Q: Good morning ma’am. Please help me. A friend of mine has been going through a lot of emotional pain.. She has been in a relationship for 3yrs and she didn’t know that her fiancé had hepatitis B. He just told her last week when he was sick that he tested positive for hepatitis B some years ago, but they told him that it wasn’t the serious one. She’s doesn’t know what to do – maybe she has contracted it. Please your advice ma’am.
A: Hepatitis B infection is caused by the Hepatitis B virus (HBV) and it can cause very serious symptoms in people or it could very well pass unnoticed and be discovered by chance. The infections that occur in adults are usually acute and the body is able to clear the infection within 6 months. However, in a small proportion of adults and in a lot of infections occurring in children, the infection remains the body for a long time (chronic) leading to complications like liver failure and cirrhosis of the liver.
The symptoms include yellowness of the skin and eyes, dark urine, fatigue, body and joint aches etc. These symptoms vary in severity and appear about 3 months after infection.
Causes of HBV infections include contact with infected sharps like needles, sexual contact with an infected person, having multiple sexual partners, sharing needles used for intravenous drug use.
If one suspects exposure to HBV infection, an immunoglobulin injection, if taken within 24 hours can prevent the infection. Treatment depends on the type of HBV infection…whether acute or chronic. To confirm whether the infection is acute or chronic, the doctor runs a couple of tests.

.....

Work order: Extract the passage of the hepatitis B text starting with "A: Hepatitis B" and going on through "of the liver.", copied word for word. The rows that come next are separate material and have no connection to the hepatitis B text.

Provided data:
.....

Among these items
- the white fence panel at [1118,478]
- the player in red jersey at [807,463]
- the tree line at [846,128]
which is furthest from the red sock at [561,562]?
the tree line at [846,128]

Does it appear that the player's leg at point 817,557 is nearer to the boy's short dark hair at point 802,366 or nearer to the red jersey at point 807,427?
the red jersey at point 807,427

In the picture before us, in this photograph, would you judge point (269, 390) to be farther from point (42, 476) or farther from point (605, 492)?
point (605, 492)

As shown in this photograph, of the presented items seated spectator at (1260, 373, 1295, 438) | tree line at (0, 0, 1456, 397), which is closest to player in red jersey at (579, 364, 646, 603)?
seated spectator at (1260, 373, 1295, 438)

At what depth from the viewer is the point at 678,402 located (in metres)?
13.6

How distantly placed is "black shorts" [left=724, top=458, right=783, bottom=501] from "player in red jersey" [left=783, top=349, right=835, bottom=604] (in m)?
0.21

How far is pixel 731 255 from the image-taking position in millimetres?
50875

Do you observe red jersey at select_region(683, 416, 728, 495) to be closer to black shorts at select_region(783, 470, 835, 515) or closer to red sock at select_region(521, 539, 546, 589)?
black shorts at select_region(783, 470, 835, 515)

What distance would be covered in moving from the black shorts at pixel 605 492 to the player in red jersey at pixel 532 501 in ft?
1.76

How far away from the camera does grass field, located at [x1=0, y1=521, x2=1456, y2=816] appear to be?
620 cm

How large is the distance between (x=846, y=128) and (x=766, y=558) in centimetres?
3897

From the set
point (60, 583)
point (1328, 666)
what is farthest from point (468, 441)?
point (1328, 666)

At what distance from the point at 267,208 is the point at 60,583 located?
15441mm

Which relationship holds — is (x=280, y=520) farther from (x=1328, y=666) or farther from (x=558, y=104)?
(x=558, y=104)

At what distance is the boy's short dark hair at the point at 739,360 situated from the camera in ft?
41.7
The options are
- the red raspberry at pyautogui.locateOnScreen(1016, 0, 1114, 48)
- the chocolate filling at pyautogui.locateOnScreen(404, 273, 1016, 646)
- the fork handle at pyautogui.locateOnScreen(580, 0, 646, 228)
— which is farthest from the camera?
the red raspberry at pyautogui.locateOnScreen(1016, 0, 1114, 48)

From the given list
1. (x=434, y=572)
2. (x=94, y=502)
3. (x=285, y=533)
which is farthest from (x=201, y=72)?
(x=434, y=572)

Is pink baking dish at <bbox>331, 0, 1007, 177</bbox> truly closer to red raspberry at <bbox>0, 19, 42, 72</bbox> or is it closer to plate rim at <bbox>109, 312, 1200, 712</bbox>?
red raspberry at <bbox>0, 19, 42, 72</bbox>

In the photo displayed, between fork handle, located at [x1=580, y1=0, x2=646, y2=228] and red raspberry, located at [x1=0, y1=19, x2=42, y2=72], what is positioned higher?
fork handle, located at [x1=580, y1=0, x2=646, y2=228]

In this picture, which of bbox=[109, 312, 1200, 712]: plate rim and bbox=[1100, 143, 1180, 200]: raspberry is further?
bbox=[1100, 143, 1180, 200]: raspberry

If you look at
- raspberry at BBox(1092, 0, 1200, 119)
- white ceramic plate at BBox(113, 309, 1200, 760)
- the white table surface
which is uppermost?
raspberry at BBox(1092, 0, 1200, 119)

.....

Answer section:
A: Hepatitis B infection is caused by the Hepatitis B virus (HBV) and it can cause very serious symptoms in people or it could very well pass unnoticed and be discovered by chance. The infections that occur in adults are usually acute and the body is able to clear the infection within 6 months. However, in a small proportion of adults and in a lot of infections occurring in children, the infection remains the body for a long time (chronic) leading to complications like liver failure and cirrhosis of the liver.